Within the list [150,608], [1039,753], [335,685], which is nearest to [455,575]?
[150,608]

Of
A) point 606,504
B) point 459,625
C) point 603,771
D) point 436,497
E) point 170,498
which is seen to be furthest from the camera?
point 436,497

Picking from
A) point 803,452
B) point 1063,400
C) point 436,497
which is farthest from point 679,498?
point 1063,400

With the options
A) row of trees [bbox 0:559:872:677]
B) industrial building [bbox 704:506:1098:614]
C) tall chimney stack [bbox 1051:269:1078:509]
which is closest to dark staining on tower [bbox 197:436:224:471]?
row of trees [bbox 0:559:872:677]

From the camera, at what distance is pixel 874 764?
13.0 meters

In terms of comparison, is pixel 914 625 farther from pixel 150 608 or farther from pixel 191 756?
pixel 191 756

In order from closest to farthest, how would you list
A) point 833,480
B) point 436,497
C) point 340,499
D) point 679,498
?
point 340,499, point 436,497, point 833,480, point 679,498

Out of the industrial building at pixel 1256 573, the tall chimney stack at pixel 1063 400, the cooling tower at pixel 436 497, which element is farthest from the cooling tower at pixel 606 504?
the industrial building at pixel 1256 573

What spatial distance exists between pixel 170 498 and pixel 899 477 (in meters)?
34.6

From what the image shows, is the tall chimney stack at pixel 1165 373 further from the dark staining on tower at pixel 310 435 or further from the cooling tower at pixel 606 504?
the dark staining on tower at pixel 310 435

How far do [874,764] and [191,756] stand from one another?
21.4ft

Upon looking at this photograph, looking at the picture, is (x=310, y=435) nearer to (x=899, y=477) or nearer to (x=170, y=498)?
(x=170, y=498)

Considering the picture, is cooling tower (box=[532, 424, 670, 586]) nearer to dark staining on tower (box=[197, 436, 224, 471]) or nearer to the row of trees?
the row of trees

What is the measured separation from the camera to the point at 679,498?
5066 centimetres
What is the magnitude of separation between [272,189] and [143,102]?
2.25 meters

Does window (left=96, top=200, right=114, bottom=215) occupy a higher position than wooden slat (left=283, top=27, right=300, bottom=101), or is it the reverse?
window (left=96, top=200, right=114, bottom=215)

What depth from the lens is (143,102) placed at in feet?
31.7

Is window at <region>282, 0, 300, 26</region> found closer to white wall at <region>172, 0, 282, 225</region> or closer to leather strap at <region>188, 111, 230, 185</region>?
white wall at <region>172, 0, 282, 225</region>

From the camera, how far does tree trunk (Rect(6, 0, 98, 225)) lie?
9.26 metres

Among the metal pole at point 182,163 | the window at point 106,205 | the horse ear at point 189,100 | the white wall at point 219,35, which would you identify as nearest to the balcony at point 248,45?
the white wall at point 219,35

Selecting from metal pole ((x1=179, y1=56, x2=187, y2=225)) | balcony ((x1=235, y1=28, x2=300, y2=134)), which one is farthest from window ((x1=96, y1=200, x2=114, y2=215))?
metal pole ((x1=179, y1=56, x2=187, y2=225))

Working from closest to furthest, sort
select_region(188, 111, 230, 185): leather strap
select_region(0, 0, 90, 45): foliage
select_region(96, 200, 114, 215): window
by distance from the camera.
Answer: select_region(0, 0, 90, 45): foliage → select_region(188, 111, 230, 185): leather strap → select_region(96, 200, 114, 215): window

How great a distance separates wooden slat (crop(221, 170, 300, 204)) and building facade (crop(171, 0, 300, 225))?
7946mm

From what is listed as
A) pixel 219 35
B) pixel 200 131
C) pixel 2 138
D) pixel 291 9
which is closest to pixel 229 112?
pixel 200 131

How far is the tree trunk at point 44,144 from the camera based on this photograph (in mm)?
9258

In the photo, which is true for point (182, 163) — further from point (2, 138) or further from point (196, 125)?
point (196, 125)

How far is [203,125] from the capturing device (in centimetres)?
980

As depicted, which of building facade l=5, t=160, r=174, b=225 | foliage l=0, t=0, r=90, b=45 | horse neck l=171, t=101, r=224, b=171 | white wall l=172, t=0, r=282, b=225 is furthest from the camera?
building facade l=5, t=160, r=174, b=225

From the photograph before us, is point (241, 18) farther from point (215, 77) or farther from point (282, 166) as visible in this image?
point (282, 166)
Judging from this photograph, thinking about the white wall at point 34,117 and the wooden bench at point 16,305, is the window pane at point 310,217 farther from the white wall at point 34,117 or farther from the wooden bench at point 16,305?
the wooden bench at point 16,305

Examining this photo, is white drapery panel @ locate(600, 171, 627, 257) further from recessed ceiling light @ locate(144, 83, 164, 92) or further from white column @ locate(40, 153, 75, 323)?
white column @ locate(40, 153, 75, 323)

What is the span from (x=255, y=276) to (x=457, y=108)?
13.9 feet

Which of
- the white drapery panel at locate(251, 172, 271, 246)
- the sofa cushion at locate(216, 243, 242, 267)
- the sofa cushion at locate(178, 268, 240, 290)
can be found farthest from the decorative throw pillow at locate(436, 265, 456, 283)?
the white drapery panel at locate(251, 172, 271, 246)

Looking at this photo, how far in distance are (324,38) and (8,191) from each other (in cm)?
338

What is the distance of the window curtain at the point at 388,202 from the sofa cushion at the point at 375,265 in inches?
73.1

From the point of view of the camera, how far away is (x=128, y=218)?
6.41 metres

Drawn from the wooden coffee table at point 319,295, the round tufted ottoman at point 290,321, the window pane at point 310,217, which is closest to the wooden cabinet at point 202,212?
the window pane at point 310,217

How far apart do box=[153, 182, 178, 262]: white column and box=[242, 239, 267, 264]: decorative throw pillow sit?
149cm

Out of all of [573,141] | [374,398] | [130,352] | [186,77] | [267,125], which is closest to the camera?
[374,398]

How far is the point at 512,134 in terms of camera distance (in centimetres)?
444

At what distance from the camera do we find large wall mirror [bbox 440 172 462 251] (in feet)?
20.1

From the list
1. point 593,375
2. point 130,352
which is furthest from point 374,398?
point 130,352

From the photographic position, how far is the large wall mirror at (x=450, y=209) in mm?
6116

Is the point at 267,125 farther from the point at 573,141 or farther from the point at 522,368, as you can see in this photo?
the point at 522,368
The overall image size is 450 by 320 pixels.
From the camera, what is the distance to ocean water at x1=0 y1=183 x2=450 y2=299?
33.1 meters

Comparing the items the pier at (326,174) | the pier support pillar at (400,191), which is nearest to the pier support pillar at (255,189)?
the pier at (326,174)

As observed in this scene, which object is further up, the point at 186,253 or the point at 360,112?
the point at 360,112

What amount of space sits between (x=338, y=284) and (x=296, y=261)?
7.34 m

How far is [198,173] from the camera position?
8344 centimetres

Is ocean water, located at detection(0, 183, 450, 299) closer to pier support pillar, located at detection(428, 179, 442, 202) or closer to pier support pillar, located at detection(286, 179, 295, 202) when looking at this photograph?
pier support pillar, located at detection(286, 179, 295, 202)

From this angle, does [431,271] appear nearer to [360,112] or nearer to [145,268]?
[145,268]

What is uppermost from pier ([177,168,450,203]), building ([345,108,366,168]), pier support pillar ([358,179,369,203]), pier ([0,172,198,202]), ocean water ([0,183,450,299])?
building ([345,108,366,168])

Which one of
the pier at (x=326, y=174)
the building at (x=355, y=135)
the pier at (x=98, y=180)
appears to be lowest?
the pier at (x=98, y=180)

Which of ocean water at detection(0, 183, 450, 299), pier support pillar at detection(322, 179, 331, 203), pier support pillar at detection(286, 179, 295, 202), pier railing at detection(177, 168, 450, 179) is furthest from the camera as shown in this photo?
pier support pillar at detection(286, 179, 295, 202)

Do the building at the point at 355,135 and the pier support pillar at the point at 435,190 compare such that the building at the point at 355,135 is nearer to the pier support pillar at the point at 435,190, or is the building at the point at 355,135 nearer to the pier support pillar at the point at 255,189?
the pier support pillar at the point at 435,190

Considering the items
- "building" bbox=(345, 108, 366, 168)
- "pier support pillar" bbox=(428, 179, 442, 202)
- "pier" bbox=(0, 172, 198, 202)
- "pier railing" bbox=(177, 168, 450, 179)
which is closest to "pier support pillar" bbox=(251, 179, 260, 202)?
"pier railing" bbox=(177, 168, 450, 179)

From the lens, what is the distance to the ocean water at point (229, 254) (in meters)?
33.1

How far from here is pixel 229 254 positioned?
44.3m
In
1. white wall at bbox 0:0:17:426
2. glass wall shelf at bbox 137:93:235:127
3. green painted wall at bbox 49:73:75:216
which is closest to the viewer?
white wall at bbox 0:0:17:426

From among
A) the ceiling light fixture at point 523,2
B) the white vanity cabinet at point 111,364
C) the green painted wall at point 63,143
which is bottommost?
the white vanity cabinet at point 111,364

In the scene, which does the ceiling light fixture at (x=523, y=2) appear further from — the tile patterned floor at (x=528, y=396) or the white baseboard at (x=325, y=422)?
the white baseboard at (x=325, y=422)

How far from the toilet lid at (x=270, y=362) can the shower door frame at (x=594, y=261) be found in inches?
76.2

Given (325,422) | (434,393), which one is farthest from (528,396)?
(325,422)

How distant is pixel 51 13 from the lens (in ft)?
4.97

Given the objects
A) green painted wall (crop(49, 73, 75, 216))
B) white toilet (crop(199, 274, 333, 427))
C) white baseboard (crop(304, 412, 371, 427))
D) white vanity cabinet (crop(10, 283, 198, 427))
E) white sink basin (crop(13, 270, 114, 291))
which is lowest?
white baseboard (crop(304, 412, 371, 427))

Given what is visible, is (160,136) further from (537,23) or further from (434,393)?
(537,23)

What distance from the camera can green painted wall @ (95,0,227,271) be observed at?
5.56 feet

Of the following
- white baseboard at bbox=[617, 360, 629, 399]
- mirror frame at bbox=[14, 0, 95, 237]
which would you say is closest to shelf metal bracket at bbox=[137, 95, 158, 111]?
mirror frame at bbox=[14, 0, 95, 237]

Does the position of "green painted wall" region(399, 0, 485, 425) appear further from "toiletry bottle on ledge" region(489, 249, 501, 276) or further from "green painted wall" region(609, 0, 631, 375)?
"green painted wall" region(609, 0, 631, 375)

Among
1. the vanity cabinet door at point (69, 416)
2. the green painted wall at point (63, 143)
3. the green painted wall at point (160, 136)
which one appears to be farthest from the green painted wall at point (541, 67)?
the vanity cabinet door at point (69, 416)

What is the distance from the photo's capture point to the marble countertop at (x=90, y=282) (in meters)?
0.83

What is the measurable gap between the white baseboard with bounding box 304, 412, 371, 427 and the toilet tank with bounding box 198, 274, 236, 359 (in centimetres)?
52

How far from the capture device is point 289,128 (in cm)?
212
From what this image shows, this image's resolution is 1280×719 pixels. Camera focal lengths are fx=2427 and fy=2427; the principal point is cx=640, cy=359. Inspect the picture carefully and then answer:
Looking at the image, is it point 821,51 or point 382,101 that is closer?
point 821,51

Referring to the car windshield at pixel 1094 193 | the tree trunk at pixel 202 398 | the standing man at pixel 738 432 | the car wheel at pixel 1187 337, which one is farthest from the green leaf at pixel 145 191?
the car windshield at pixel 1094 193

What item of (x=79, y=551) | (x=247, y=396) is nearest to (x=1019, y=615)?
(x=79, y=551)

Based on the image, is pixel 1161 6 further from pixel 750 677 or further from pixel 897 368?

(PROBLEM TO WORK ON): Can you return the lines of the records verbatim, beginning at the line that has "What is the magnitude" and stopping after the line that has "9.26 metres"?

(RESPONSE TO THIS TASK):
What is the magnitude of separation between [272,189] and [143,102]?
2.25 meters

Does window (left=96, top=200, right=114, bottom=215) occupy a higher position than wooden slat (left=283, top=27, right=300, bottom=101), or is it the reverse?
window (left=96, top=200, right=114, bottom=215)

What depth from the lens is (143,102) placed at in feet?
31.7

Is window at <region>282, 0, 300, 26</region> found closer to white wall at <region>172, 0, 282, 225</region> or closer to leather strap at <region>188, 111, 230, 185</region>?
white wall at <region>172, 0, 282, 225</region>

From the camera, how far does tree trunk (Rect(6, 0, 98, 225)) lie?
9.26 metres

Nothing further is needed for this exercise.